The researchers asked coaches and staff to describe their well-being throughout the entire Olympic experience. Participants reported a rollercoaster of emotions before, during, and after the Games: ranging from excitement and anticipation to low mood and emotional dysregulation. Some even felt physical sensations, like exhaustion or illness.
Researchers say the post-Olympic blues can vary in intensity and time frame. “It’s really dependent on what's happening in the person's life when they arrive home,” Dithurbide said. For some, the blues can actually kick in while they’re still at the Games, like feeling low after a crucial loss.

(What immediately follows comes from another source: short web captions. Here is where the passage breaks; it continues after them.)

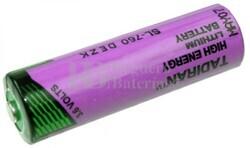 Pila Tadiran SL-760/S AA 3,6 Voltios 2,2 Amperios
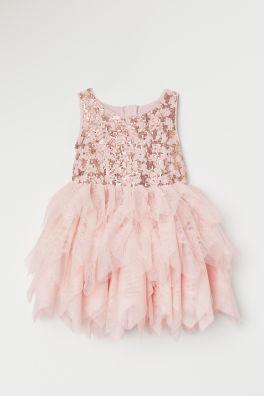 d5922107c593e6 Tulen jurk met pailletten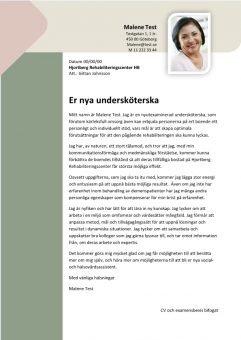 1 Underskoterska_-_nyutexaminerad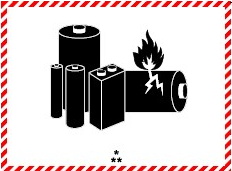 White rectangle with red border hatching, and in black: a group of batteries, one damaged and emitting flame. Below the batteries there is one asterisk centered above two asterisks.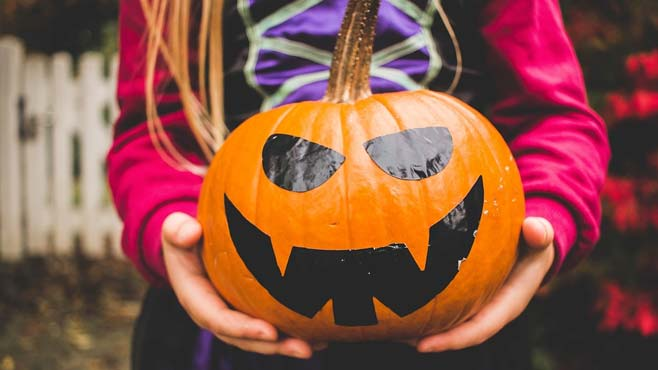 Halloween Trick or Treat times 2018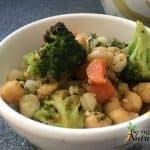 Chickpea Hominy Broccoli Bake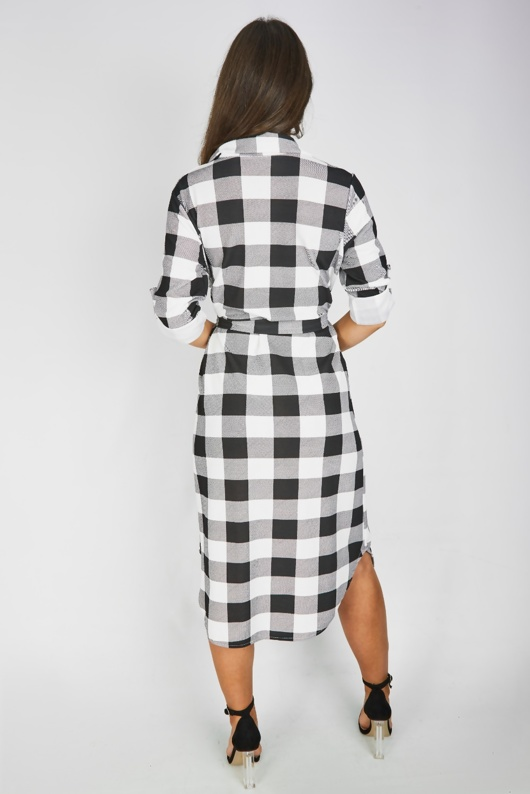 White Check Tie Waist Midi Shirt Dress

Luckily, there are some ways coaches and staff can combat the blues. DeWolfe says in the pre-Games period, managing workloads and balancing priorities helps, while being careful not to sacrifice rest or neglect personal well-being. There’s a tendency to focus 100 per cent on the athlete, which leaves coaches feeling strange once it’s all over. “They don't take much time to self-reflect, to step back and say, How am I feeling right now? What are my needs? Self-reflection through the process is really important,” DeWolfe said.
Brooks felt that sentiment. “As a coach, you end up wearing the emotions of all the athletes. It can really take a toll on you,” he said.
Another way to tackle the post-Olympic blues is to talk about it. Dithurbide remembers telling colleagues how she was feeling after Rio. “They would look at me and be like, oh my god I’m so glad you said that, I thought it was just me.” Normalizing conversations about the potential of feeling low after such highs can help people know they’re not alone. “There’s no ‘right way’ to feel after the Games,” DeWolfe said.
With Paris 2024 on the horizon, the researchers shared their report with Game Plan, a national organization that supports athletes post-Olympics, in hopes that mental health resources will be developed for coaches and staff, too.